### Aim of the task
Edit the records below so that every "glass window pane" becomes "pane of glass", and change nothing else.

+++++

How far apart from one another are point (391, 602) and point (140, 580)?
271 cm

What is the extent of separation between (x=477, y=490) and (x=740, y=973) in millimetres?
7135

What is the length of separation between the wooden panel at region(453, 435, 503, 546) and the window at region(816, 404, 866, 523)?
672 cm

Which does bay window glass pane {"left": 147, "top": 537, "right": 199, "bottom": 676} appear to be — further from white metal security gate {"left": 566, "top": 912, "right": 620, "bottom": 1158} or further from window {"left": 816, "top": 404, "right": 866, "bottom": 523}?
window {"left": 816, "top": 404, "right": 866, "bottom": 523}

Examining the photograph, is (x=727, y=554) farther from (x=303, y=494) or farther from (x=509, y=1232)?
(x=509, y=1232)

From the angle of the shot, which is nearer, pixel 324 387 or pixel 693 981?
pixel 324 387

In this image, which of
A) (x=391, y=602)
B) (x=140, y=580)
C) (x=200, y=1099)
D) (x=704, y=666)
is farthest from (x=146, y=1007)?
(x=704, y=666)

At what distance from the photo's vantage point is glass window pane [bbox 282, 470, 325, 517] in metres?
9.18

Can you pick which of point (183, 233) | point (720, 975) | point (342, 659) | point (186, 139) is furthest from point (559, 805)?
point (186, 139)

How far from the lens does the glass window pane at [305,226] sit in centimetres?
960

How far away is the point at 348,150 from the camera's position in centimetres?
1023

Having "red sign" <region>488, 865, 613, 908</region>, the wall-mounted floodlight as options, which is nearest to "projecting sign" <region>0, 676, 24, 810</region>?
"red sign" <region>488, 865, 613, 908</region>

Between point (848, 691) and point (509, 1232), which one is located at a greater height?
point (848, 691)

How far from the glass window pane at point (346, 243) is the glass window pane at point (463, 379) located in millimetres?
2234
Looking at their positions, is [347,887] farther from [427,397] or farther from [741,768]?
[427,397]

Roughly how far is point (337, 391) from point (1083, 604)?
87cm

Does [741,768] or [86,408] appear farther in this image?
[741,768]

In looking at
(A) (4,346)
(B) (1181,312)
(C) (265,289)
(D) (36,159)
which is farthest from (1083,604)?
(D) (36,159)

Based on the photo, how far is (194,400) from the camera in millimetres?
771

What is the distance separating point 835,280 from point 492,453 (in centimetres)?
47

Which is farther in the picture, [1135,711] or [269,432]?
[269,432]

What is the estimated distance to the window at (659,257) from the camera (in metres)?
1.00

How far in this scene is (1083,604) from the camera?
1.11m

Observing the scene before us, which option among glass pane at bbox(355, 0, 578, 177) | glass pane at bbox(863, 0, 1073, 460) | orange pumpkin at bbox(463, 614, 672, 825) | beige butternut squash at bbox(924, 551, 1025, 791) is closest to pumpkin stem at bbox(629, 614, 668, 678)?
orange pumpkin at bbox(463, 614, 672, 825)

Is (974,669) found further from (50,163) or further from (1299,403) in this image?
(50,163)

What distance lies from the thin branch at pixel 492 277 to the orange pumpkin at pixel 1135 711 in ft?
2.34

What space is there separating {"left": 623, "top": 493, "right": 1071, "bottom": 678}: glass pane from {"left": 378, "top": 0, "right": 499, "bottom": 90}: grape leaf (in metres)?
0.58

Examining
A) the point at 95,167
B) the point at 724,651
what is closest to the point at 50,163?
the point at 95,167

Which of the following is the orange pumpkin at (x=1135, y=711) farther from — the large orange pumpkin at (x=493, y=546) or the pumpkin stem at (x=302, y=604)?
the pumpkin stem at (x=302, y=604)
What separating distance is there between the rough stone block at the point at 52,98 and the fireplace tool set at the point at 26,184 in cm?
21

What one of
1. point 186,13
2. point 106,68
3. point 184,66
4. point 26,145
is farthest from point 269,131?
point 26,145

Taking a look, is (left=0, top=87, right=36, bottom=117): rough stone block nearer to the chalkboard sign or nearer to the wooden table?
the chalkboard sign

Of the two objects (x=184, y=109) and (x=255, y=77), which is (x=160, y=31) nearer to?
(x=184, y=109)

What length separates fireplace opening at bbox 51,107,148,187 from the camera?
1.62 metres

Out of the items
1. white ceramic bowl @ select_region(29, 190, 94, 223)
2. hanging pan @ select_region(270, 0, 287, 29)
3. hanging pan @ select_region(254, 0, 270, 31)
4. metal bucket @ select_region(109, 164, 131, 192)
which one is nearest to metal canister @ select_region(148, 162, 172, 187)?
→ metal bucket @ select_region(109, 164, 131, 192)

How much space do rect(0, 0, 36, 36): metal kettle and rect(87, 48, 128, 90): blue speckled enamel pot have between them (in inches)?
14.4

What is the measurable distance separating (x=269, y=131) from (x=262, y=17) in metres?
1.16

+++++

### Finished answer
How far apart from one another are point (391, 602) and point (140, 580)?
271 cm

What is the extent of separation between (x=477, y=490) and (x=740, y=973) in millimetres?
7135

What is the length of separation between the wooden panel at region(453, 435, 503, 546) and the window at region(816, 404, 866, 523)?
672 cm

Which does bay window glass pane {"left": 147, "top": 537, "right": 199, "bottom": 676} appear to be — further from white metal security gate {"left": 566, "top": 912, "right": 620, "bottom": 1158} or further from window {"left": 816, "top": 404, "right": 866, "bottom": 523}?
window {"left": 816, "top": 404, "right": 866, "bottom": 523}

Examining the photograph, is (x=727, y=554) farther from (x=303, y=494) or farther from (x=509, y=1232)?
(x=509, y=1232)

From the angle of the shot, which is nearer, pixel 324 387 or pixel 693 981?
pixel 324 387

In this image, which of
A) (x=391, y=602)
B) (x=140, y=580)
C) (x=200, y=1099)
D) (x=704, y=666)
is farthest from (x=146, y=1007)?
(x=704, y=666)

At what distance from the photo's vantage point is pane of glass [bbox 282, 470, 325, 517] in metres?
9.18

Can you pick which of point (183, 233) | point (720, 975) | point (342, 659) | point (186, 139) is furthest from point (559, 805)?
point (186, 139)

How far from the lens does the pane of glass at [305,226] sit in centimetres?
960

How far away is the point at 348,150 from the camera's position in centimetres?
1023

Having "red sign" <region>488, 865, 613, 908</region>, the wall-mounted floodlight as options, which is nearest to "projecting sign" <region>0, 676, 24, 810</region>?
"red sign" <region>488, 865, 613, 908</region>

Between point (848, 691) and point (509, 1232), which one is located at a greater height?
point (848, 691)

How far from the pane of glass at point (346, 243) is the pane of glass at point (463, 379) located in millimetres?
2234
Looking at their positions, is [347,887] farther from [427,397] or farther from [741,768]?
[427,397]

Roughly how far is point (337, 391) from point (1083, 604)?
87cm

Does [741,768] or [86,408] appear farther in this image?
[741,768]

In looking at
(A) (4,346)
(B) (1181,312)
(C) (265,289)
(D) (36,159)
which is farthest from (1083,604)?
(D) (36,159)

Based on the photo, how far is (194,400) from the camera in millimetres?
771

What is the distance separating point 835,280 from point 492,453 (in centimetres)?
47

Which is farther in the picture, [1135,711] or [269,432]?
[269,432]

What is the estimated distance to the window at (659,257) from the camera (in metres)?
1.00

How far in this scene is (1083,604) from the camera?
1.11m

Observing the scene before us, which option among glass pane at bbox(355, 0, 578, 177) | glass pane at bbox(863, 0, 1073, 460) | orange pumpkin at bbox(463, 614, 672, 825) | beige butternut squash at bbox(924, 551, 1025, 791) is closest to pumpkin stem at bbox(629, 614, 668, 678)?
orange pumpkin at bbox(463, 614, 672, 825)

Is (974,669) found further from (50,163) or further from (1299,403) in this image?
(50,163)

What distance lies from the thin branch at pixel 492 277 to the orange pumpkin at pixel 1135 711 in ft?
2.34

What space is there separating {"left": 623, "top": 493, "right": 1071, "bottom": 678}: glass pane from {"left": 378, "top": 0, "right": 499, "bottom": 90}: grape leaf (in metres)?
0.58

Examining
A) the point at 95,167
B) the point at 724,651
what is closest to the point at 50,163?
the point at 95,167

Which of the following is the orange pumpkin at (x=1135, y=711) farther from — the large orange pumpkin at (x=493, y=546) or the pumpkin stem at (x=302, y=604)?
the pumpkin stem at (x=302, y=604)
What separating distance is there between the rough stone block at the point at 52,98 and the fireplace tool set at the point at 26,184 in cm?
21

What one of
1. point 186,13
2. point 106,68
3. point 184,66
4. point 26,145
is farthest from point 269,131?
point 26,145

Taking a look, is (left=0, top=87, right=36, bottom=117): rough stone block nearer to the chalkboard sign or nearer to the wooden table?
the chalkboard sign

Of the two objects (x=184, y=109) and (x=255, y=77), which is (x=160, y=31) nearer to?
(x=184, y=109)

What length separates fireplace opening at bbox 51,107,148,187 from the camera?
1.62 metres

Out of the items
1. white ceramic bowl @ select_region(29, 190, 94, 223)
2. hanging pan @ select_region(270, 0, 287, 29)
3. hanging pan @ select_region(254, 0, 270, 31)
4. metal bucket @ select_region(109, 164, 131, 192)
which one is nearest to metal canister @ select_region(148, 162, 172, 187)?
→ metal bucket @ select_region(109, 164, 131, 192)

How much space do rect(0, 0, 36, 36): metal kettle and rect(87, 48, 128, 90): blue speckled enamel pot have between them (in inches)?
14.4

What is the measurable distance separating (x=269, y=131) from (x=262, y=17) in metres?
1.16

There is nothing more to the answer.